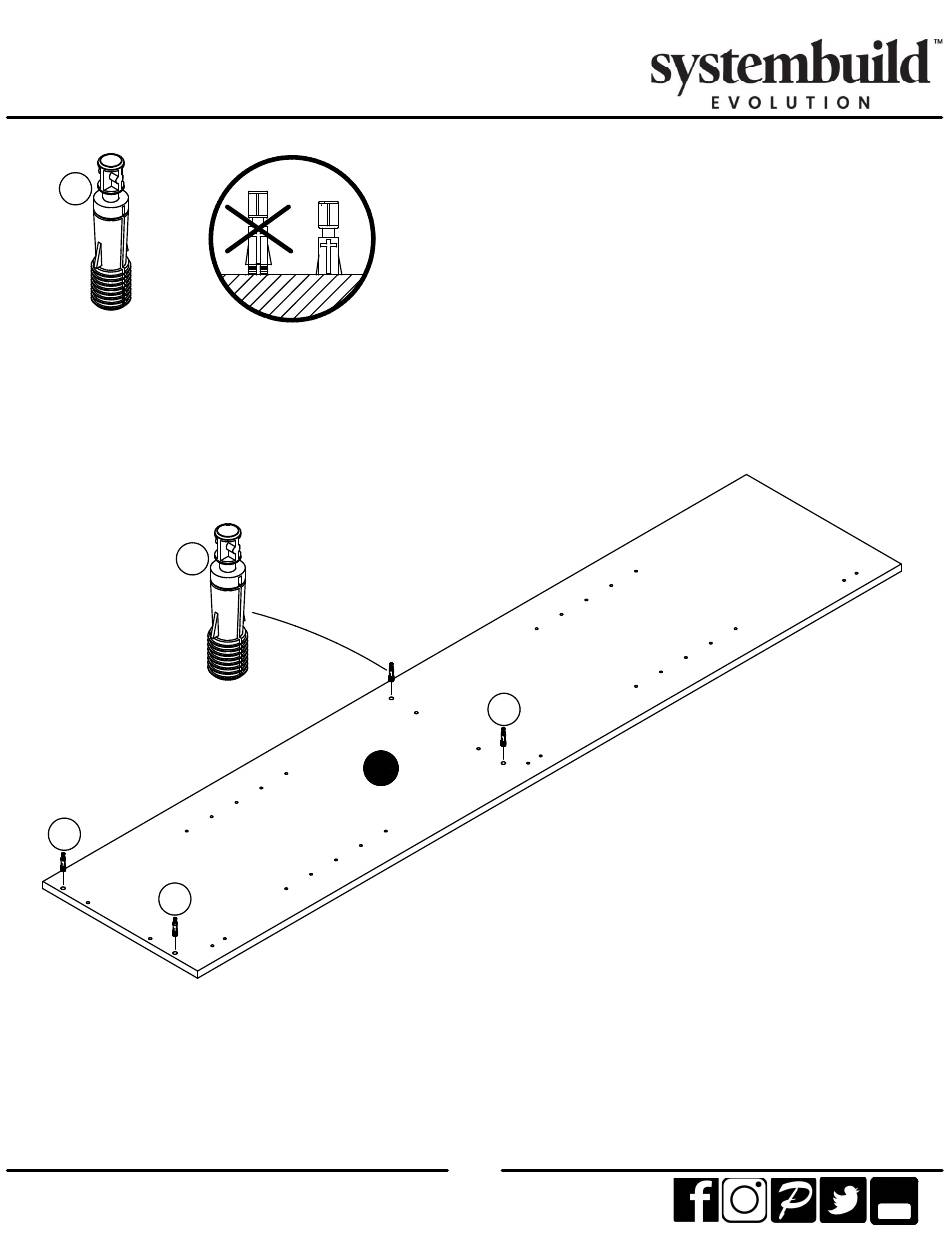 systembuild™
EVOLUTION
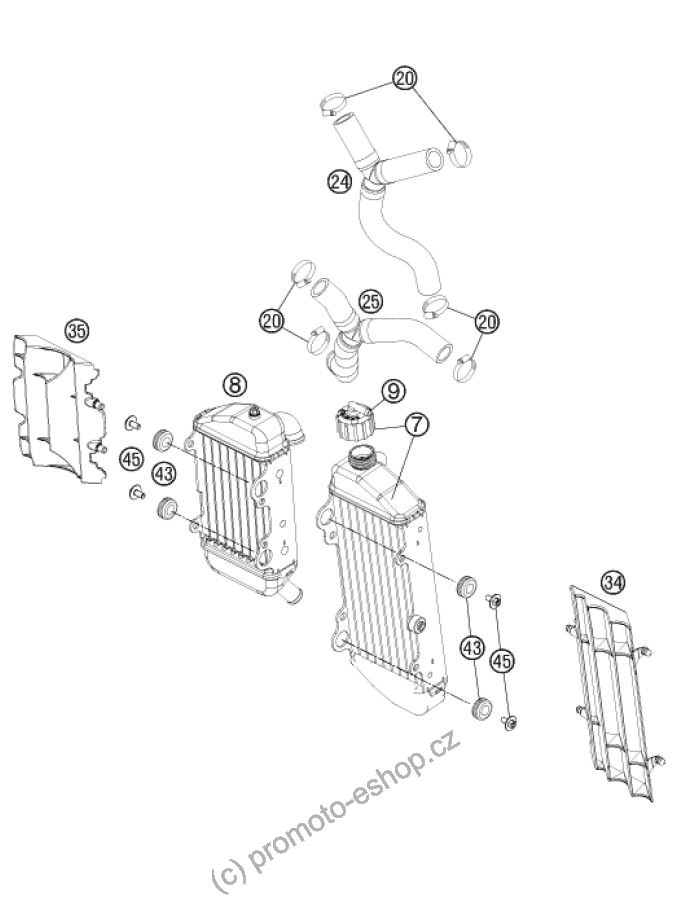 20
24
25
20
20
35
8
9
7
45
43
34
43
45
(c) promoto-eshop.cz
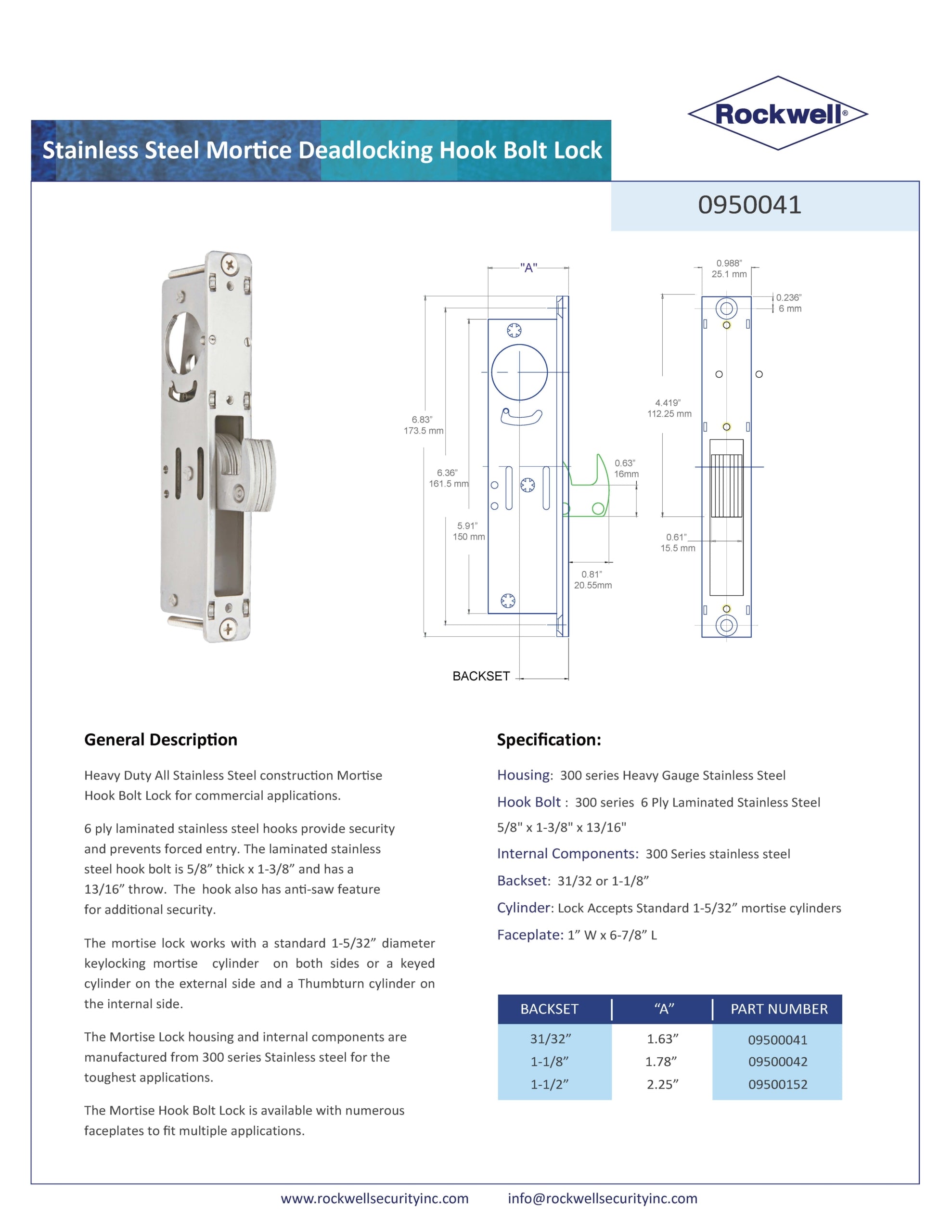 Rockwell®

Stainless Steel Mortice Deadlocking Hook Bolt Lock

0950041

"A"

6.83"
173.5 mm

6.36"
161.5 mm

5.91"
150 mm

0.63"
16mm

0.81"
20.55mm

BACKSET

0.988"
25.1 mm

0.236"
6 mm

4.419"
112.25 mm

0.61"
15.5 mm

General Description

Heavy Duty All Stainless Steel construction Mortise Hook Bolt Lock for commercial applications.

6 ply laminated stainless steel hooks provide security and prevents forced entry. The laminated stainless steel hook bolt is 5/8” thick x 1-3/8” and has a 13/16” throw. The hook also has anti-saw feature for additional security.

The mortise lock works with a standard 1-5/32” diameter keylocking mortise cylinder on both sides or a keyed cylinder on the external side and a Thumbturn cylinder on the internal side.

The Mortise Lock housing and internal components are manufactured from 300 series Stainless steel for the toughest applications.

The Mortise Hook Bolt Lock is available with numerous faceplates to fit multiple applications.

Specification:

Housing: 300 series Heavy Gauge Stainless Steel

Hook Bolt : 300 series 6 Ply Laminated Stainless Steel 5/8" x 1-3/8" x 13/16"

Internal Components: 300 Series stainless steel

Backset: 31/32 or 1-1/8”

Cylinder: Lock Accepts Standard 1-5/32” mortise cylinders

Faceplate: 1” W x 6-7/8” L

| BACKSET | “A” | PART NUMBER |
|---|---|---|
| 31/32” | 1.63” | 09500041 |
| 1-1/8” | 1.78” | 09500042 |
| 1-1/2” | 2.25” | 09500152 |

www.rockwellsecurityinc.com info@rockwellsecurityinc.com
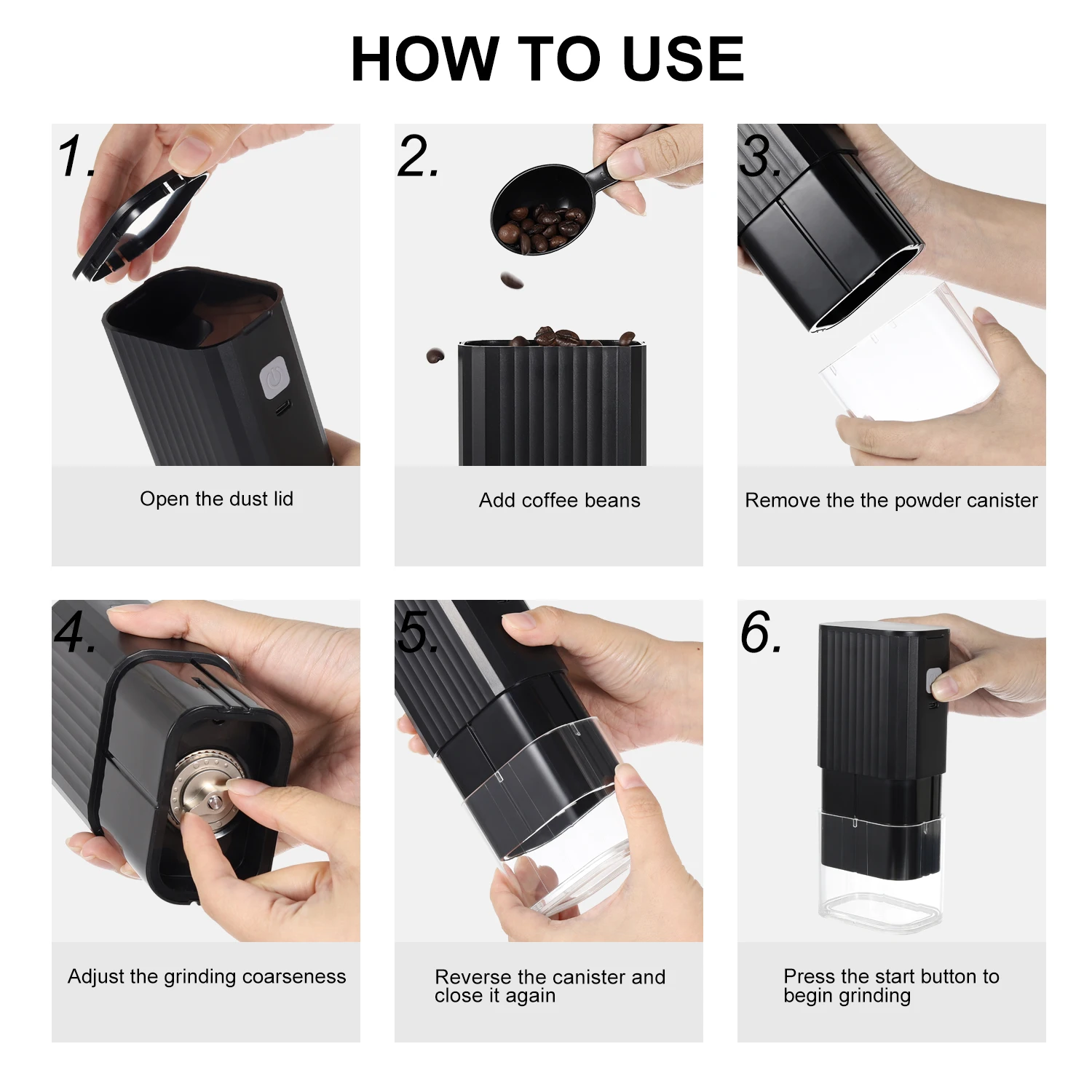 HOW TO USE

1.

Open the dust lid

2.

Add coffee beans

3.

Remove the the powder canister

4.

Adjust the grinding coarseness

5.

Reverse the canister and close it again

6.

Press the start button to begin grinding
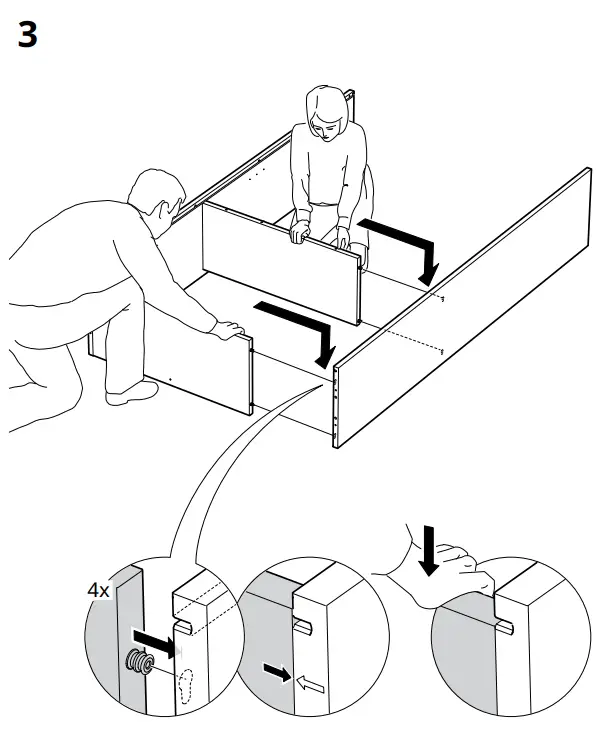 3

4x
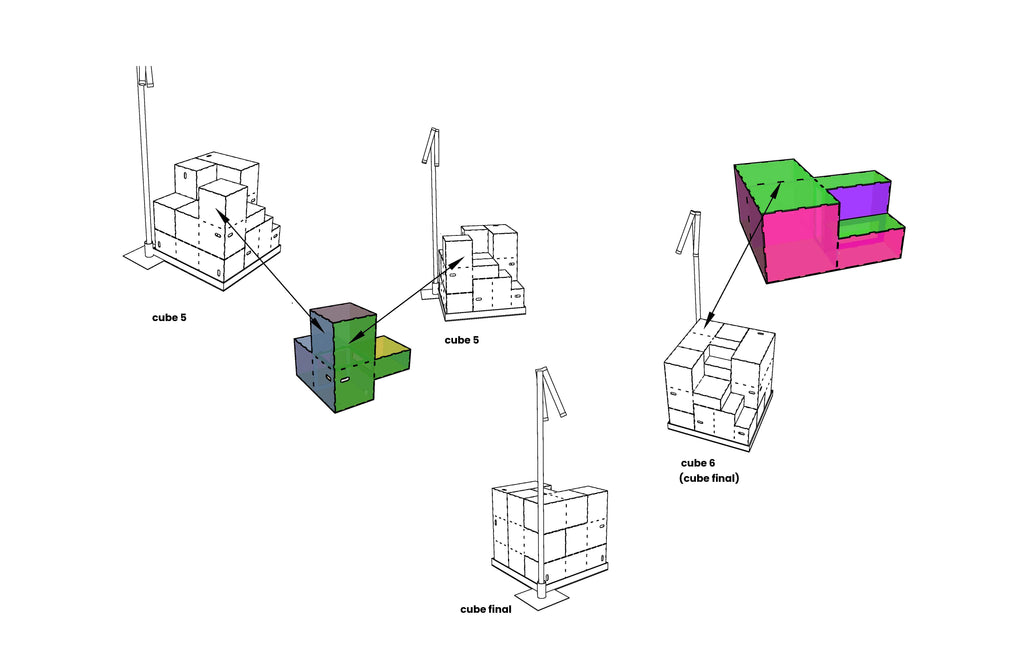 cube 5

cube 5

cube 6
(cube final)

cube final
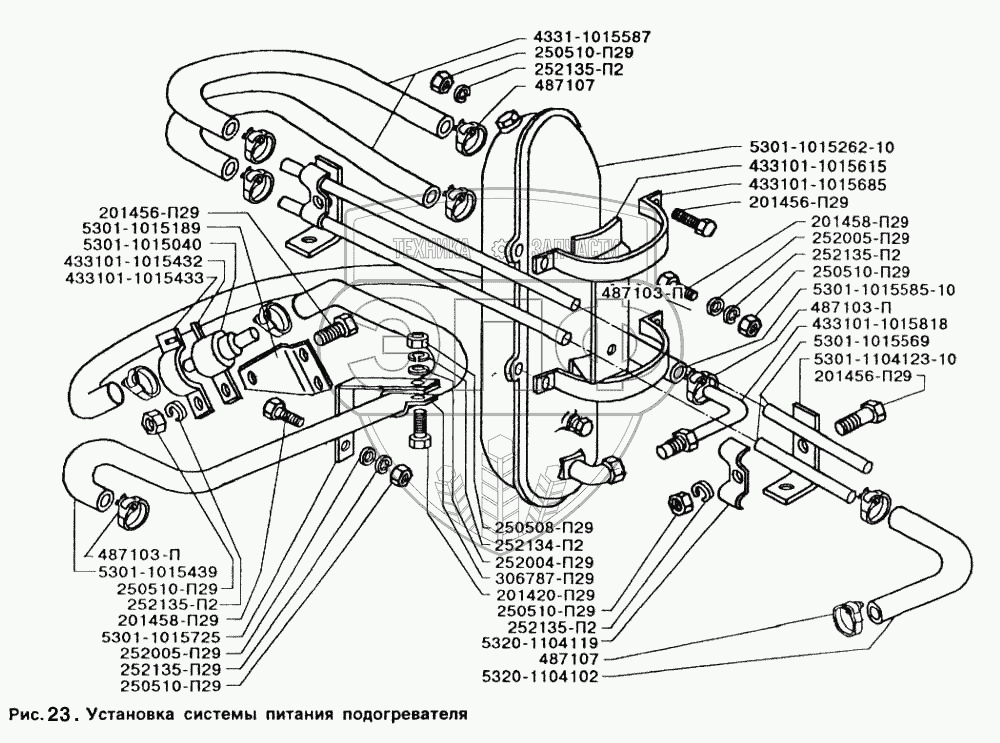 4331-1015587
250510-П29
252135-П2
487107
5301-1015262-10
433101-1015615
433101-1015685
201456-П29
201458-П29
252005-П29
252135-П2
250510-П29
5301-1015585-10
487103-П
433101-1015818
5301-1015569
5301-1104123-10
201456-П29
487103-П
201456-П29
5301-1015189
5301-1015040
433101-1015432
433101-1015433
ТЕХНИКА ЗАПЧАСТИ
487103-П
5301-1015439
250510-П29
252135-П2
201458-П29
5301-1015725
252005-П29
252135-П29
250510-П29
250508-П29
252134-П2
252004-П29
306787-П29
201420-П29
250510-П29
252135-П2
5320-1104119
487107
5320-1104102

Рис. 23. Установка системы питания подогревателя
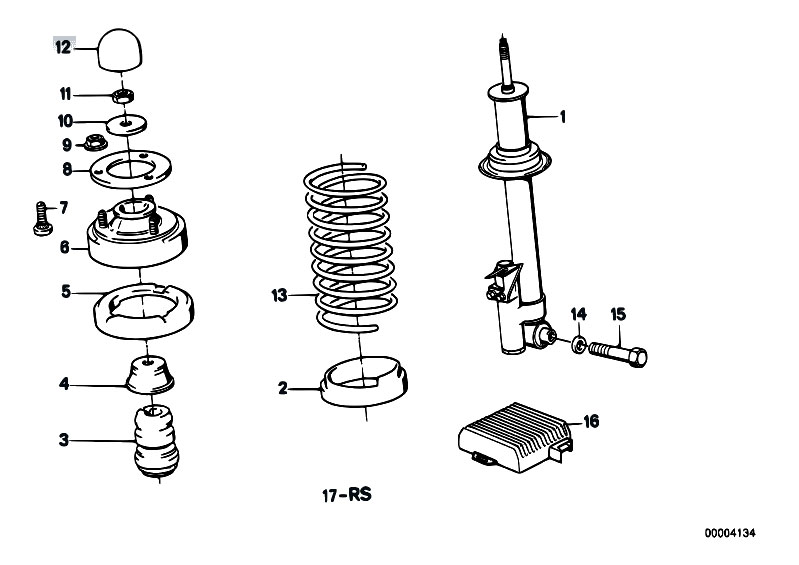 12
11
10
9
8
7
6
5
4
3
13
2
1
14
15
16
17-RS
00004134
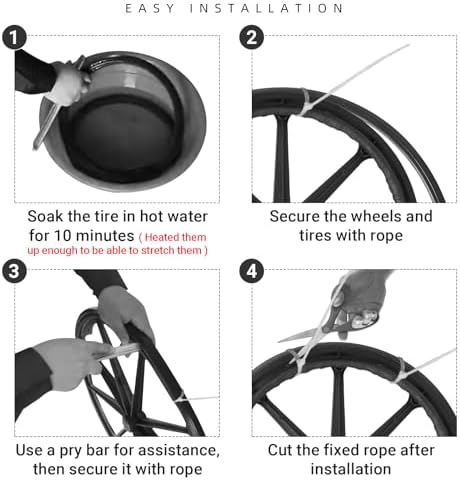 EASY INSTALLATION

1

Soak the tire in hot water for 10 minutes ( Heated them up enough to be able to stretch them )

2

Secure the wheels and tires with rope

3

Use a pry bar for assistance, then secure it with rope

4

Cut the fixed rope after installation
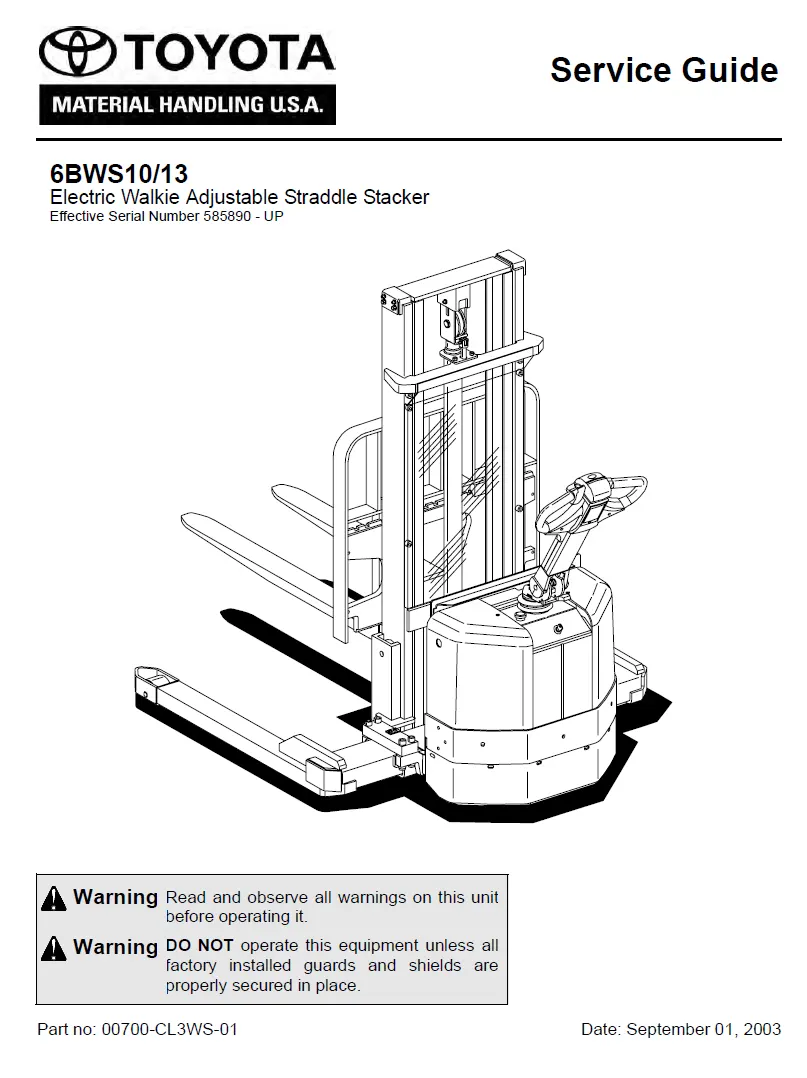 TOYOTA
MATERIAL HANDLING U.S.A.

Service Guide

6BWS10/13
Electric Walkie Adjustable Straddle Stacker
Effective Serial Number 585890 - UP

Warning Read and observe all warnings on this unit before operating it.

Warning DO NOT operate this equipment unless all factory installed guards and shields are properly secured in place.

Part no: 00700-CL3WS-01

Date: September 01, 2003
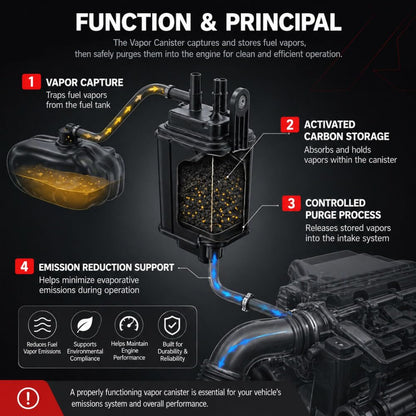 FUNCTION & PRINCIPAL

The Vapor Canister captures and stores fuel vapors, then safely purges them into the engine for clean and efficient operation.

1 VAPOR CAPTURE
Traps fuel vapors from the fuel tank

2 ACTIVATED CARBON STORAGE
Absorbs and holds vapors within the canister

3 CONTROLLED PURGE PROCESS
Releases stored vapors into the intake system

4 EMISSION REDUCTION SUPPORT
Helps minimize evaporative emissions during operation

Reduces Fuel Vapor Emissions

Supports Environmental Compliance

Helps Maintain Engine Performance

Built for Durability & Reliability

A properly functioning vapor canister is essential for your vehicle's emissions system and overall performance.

——————————

Aim of the task: Which lines above contain "Warning"? Show each of them.

Solution to this exercise:
Warning Read and observe all warnings on this unit before operating it.
Warning DO NOT operate this equipment unless all factory installed guards and shields are properly secured in place.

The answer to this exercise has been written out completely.